=== GIVEN REQUEST ===
Retype the lines of data below word for word, without the pictures.

## START TASK DATA

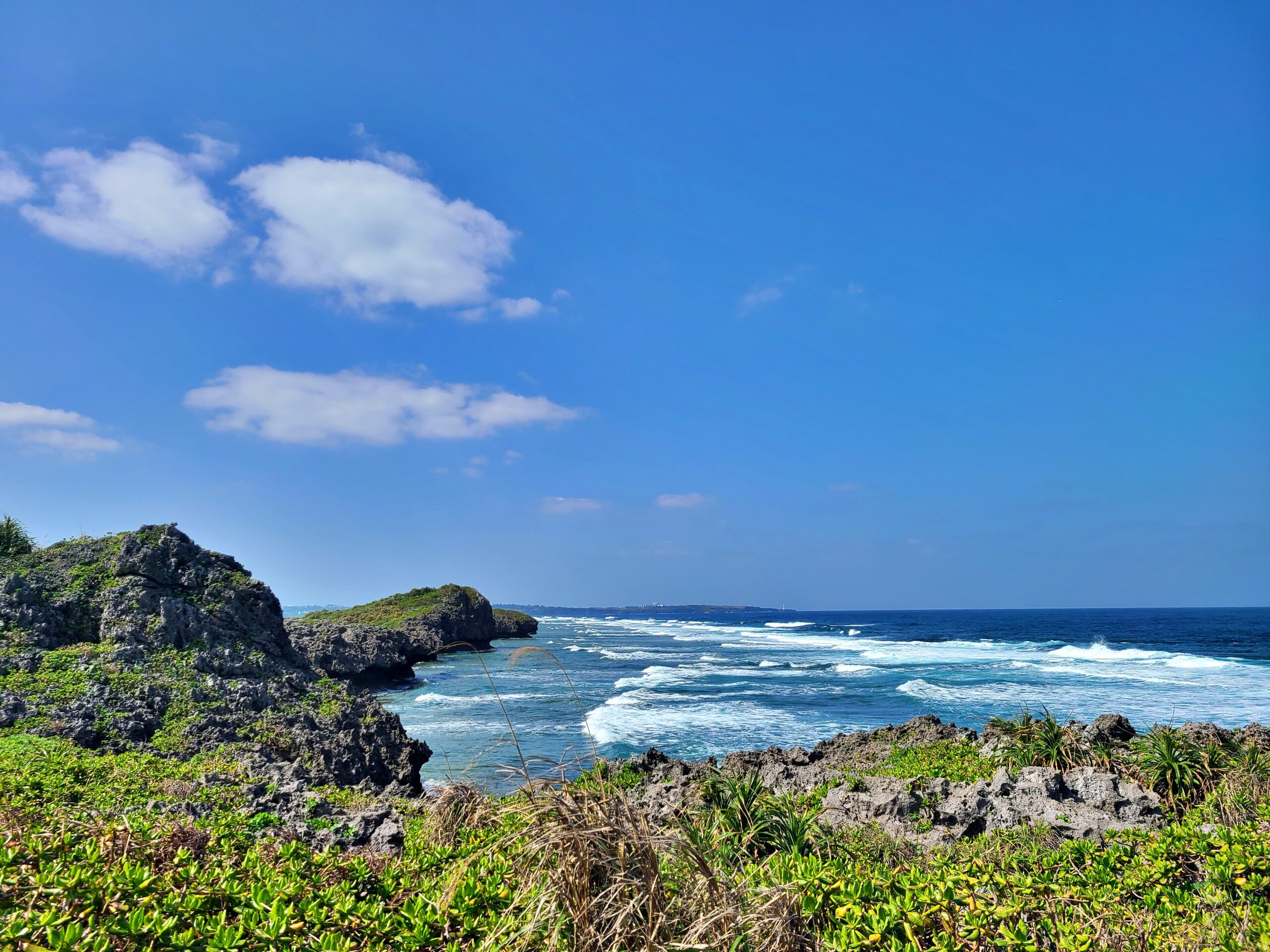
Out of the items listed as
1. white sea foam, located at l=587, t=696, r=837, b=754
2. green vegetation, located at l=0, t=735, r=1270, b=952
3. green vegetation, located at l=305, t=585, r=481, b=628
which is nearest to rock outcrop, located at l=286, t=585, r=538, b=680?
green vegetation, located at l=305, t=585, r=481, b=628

## END TASK DATA

=== EXPECTED OUTPUT ===
Out of the items listed as
1. white sea foam, located at l=587, t=696, r=837, b=754
2. green vegetation, located at l=0, t=735, r=1270, b=952
3. green vegetation, located at l=305, t=585, r=481, b=628
which is nearest to rock outcrop, located at l=286, t=585, r=538, b=680?
green vegetation, located at l=305, t=585, r=481, b=628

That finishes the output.